Well, I'm not employed in any sort of coding environment so thankfully I can't get in trouble for "creative" variable naming or commenting, but even if I was I doubt it would be an issue.
Perhaps it's just the fresh schooling in the back of my mind, but I'm pretty strict on naming variables. Their names always have relevancy, are always in the caps style, and I almost never do something like foo1 and foo2 because I can't think of two new names. Even in debug code. I just can't make myself do it for some reason. I only do it if I know I'm going to remove the code immediately after a debug step through or something, nothing that might inadvertently get saved into a source file and forgotten about.
Comments I'm a bit more flexible on. Generally if I have a problem with comments it's the fact that I tend to over comment and do it in completely unnecessary ways, like:
// Read the file in readFile("file.txt");
Sometimes I do get frustrated and put a comment like, "Why the heck doesn't this work?" in my source files, but again, I'm the only one who ever reads them anyway, so it doesn't much matter.
Success requires no explanation. Failure allows none.
If you use questionable things in "temporary debug code", you might still accidentally forget about it and commit it. So to avoid that, I just don't use anything offensive or questionable at all even in temporary debug code. I just use boring variable names like "temp" and "test" there. Sometimes I do use a Dutch name like "watismedattehiervooriets".
What I sometimes do is, at the end of the day, type some text with my thoughts right in the code that will not compile, so that the next morning when hitting compile I immediately end up there and can continue with the thoughts of the day before.
funny story. 2 years ago i was in a programming contest. i had called the judges up on their phone, and was complaining about vagueness in one of the questions. anyway, later on during the award ceremony, they mentioned how one of the teams had embarrassed their school forever. i was convinced it was mine for hassling them on the phone.
turns out it was a team who put in weird offensive/racist debug info in their code and forgot to get rid of it when they finally submitted their programs.
I forget the details, but for a calculus assignment we needed to write a code to integrate the heights of bean shoots over time or something like that. I thought of it in terms of velocities and accelerations and had variables shootHeight, shootVelocity, shootAcceleration, and, needing the time derivative of the acceleration, shootJerk. The professor made a remark during class about the unacceptable behavior of some students. I was completely oblivious until I asked him, after class, why my assignment hadn't been handed back with the rest of the class'.
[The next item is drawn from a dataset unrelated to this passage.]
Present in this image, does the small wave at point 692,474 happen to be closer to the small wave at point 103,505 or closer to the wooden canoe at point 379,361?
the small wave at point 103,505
But I almost never do that intentionally. Sometimes, if we need a value but it's irrelevant what it is I'll do something. I've done simulations using a library code that needed to be told what element to use even though it made no difference to my calculation (elemental properties were taken care of elsewhere), so I told it we were working on Boron.
Since I work at a professional company, the code I commit into the build system must be professional. As much as I would like to commit swear words into my code, having my entire team review my commits prevents this. So, I usually take my frustrations out on my white board in the form of random nonsense and references to FSM.
In my time working there, I don't think there was one day where I had work-related stuff on my white board.
------------Anything prior to 9am should be illegal.
Quote:Original post by RealMarkP Since I work at a professional company, the code I commit into the build system must be professional. As much as I would like to commit swear words into my code, having my entire team review my commits prevents this. So, I usually take my frustrations out on my white board in the form of random nonsense and references to FSM.
In my time working there, I don't think there was one day where I had work-related stuff on my white board.